Excerpt to read:
········

Forestier's Disease

Forestier's disease is a rare orthopedic condition that is technically known as the diffuse idiopathic skeletal hyperostosis. This can be translated as an “excessive bone overgrowth of unclear causes”.


Cause of the pathology is not clear, the disease more often affects males and we assume some genetic predisposition. It has been discovered that the Forestier's disease is related to metabolism and often affects patients with type 2 diabetes. It is an extremely rare in young people and the majority of cases occur in patients older than 50 years of age.


The victim suffers from an inadequately high calcification of bones and soft tissues of the vertebral column (i.e. tendons, ligaments, etc.). This process can, however, affect even other areas including the shoulders, ribs, knees, etc. At first, the disease may not manifest, later the patient complains about chest pain and gradually worsening general stiffness with disorders of joint mobility. Sometimes there are even swallowing disorders as the esophagus is oppressed by bone growths of the cervical vertebral column. Severe forms of the disease cause movement disability and thus significantly increase the risk of pneumonia.


The disease is usually diagnosed by an orthopedist or a radiologist. The diagnosis is probable in a patient with the above-mentioned troubles with positive confirmation of bone overgrowth by the X-ray. Positive family history is another factor increasing the probability of the right diagnosis.


As we do not know the real underlying cause, we have only symptomatic therapeutic methods. Regular physical exercise is highly advisable to preserve the mobility and painkillers are used to treat any adjacent pain. When type 2 diabetes is present, it is important to treat it properly and maintain as normal blood glucose levels as possible.

········

Data under study:

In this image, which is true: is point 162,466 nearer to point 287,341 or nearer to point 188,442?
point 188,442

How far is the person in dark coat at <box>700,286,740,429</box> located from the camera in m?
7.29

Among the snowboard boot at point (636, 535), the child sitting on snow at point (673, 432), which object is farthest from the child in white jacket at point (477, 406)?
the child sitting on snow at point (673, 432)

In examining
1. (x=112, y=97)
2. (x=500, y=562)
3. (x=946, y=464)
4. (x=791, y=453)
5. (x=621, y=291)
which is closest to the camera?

········

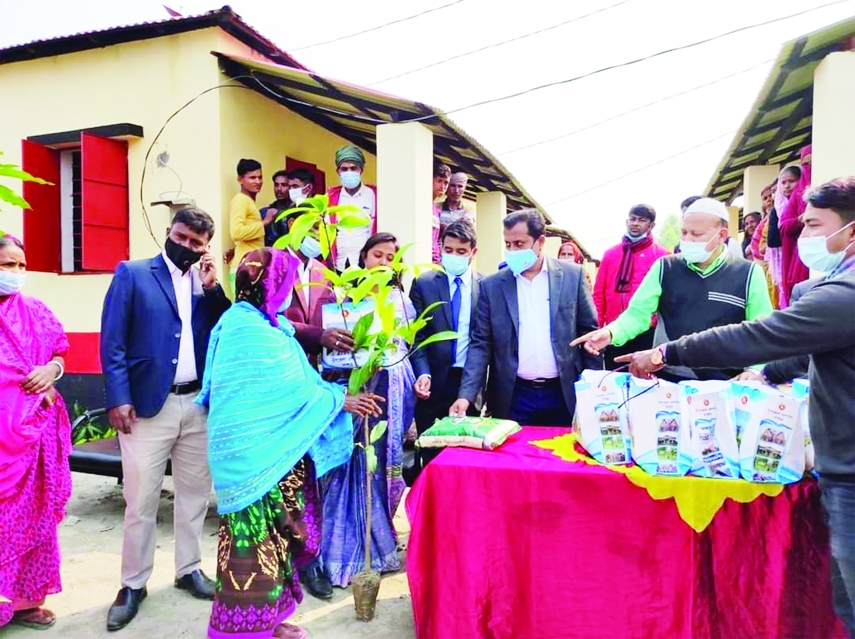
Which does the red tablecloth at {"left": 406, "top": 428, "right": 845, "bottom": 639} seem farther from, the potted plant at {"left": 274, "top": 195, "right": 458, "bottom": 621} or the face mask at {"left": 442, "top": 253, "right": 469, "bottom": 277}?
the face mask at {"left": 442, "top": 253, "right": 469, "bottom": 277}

········

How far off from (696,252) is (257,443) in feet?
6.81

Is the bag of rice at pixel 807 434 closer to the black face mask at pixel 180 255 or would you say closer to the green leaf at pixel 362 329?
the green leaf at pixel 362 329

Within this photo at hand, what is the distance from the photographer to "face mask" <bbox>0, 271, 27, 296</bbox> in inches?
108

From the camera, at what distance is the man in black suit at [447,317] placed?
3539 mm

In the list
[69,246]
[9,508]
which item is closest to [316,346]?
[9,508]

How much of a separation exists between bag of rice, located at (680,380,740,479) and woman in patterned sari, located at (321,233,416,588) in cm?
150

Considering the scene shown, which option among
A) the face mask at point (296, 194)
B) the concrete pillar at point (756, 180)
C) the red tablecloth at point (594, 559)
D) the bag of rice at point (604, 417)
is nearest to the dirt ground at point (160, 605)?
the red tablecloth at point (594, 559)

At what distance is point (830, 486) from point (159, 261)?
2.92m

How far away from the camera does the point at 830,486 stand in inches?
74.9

········

Task set:
1 > For each statement below, say whether it agrees with the text on Forestier's disease. Answer yes or no, and quote the words of the text that decide it.
(a) The disease more often affects women.
(b) Most cases occur in patients older than 50.
(c) The disease is usually diagnosed by a neurologist.
2 > Translate this sentence from the text on Forestier's disease into Spanish: "Regular physical exercise is highly advisable to preserve the mobility and painkillers are used to treat any adjacent pain."
3 > Reproduce the text on Forestier's disease word for word from "Cause of the" to "years of age.".

Task responses:
1 >
(a) No: "the disease more often affects males"
(b) Yes: "the majority of cases occur in patients older than 50 years of age"
(c) No: "The disease is usually diagnosed by an orthopedist or a radiologist."

2 > El ejercicio físico regular es muy recomendable para preservar la movilidad, y se utilizan analgésicos para tratar cualquier dolor asociado.

3 >
Cause of the pathology is not clear, the disease more often affects males and we assume some genetic predisposition. It has been discovered that the Forestier's disease is related to metabolism and often affects patients with type 2 diabetes. It is an extremely rare in young people and the majority of cases occur in patients older than 50 years of age.